I. JACOB'S EXAMPLE. Before taking a step of importance he solemnly drew near to God (cf. Nehemiah 2:4; 2 Corinthians 12:8). Not even to see Joseph would he go without inquiring of the Lord. Christ by his Holy Spirit is to his people wisdom (1 Corinthians 1:30). The habit of prayer for guidance, or for wisdom to discern the right way, rests on sure promises (Isaiah 30:21; Luke 11:13), and is a thoroughly practical resource. We look not for visions or direct manifestations. But guidance is given through channels infinitely varied, though our way may seem strange; and it may be long ere we find that our prayer has been all along answered in the course of events. Why so much neglect of this? so much uncertainty? Because often men do not really seek to be guided by God. Their real wish is to be led as they themselves wish.

II. They who would be sure of God's promises MUST LEAN ON HIS GUIDANCE. They may seem to be led far from what they hoped for. They would fain have great spiritual elevation, and are kept low. They would like to do great work, and are led through homely duties; to have great powers for God's service, and are made weak. The cross must be borne (Revelation 3:19), and it is sure to take a form they do not like. Otherwise it would not be really a cross. Many would willingly endure pain or poverty if they might thereby gain fame.

III. GOD'S CARE FOR INDIVIDUALS. "I will go down with thee." The universe in its laws shows power, wisdom, and love. But what inspires trust is the confidence that each one is remembered and cared for by God, a confidence called forth by the human sympathy of Christ (Matthew 9:36; Luke 7:13; John 11:35). - M.

And He said, I am God, the God of thy father, fear not to go down into Egypt.
Not the invitation of Pharaoh, not the urgent message of Joseph, not even the warmth of his own love alone, carried Jacob out of Canaan.
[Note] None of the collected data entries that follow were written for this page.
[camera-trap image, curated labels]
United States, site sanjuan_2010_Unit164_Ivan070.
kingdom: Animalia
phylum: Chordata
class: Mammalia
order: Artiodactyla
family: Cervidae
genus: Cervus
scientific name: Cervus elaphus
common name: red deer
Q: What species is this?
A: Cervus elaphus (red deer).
These furnished the occasion and the impulse, but the head of the covenant people did not leave the Land of Promise without the warrant of his covenant God. There were four promises.

1. "I will make of thee a great nation," a promise which ran far into the future. A people great in numbers, greater in their influence on all the earth to the end of time, should be formed of his seed, and formed in Egypt.
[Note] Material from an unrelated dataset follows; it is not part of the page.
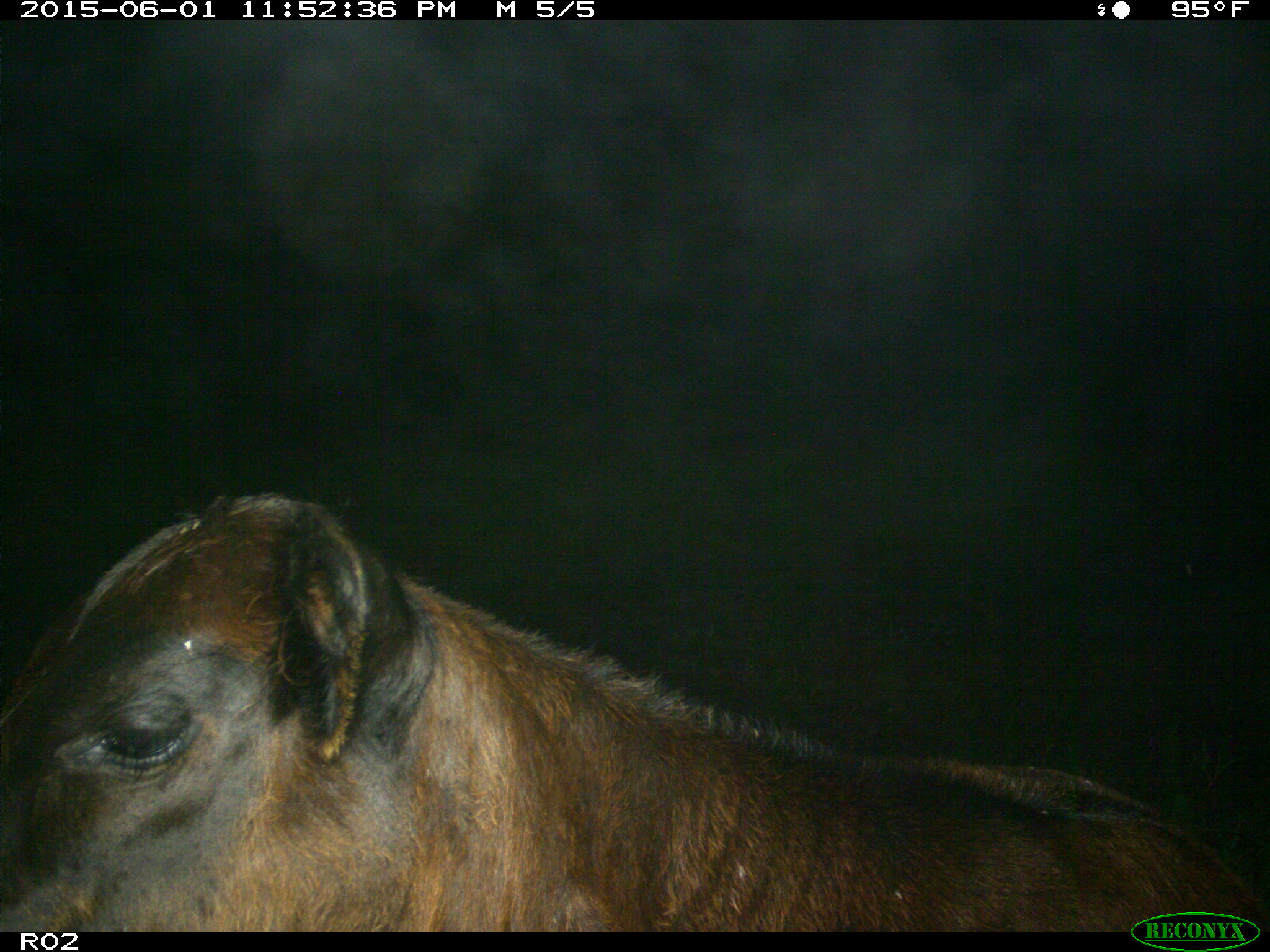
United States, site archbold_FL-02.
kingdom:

2. "I will go down with thee." Over every circumstance of the future, nearer and more remote, the Living and Almighty. God would watch.

3. "I will also surely bring thee up again." The old promise of the land would not be changed. For the purpose of forming the nation which should possess the land, were they now being taken into Egypt; when the nation had been formed according to God's promise, He would bring them back.

4. "And Joseph shall put his hand upon thine eyes." Long before the nation was formed, Jacob's time to die should come; but when it came it would be accompanied with this tender consolation, the loving touch of Joseph's hand on the eyelids he could no longer move. That was to be his last sensation. And it would convey to him far more than the joy of his son's love; it would be the pledge that his soul was passing into the hands of the faithful Redeemer who had given this promise so long before. Thus it was by faith that Israel went into Egypt, consciously led by the hand of God.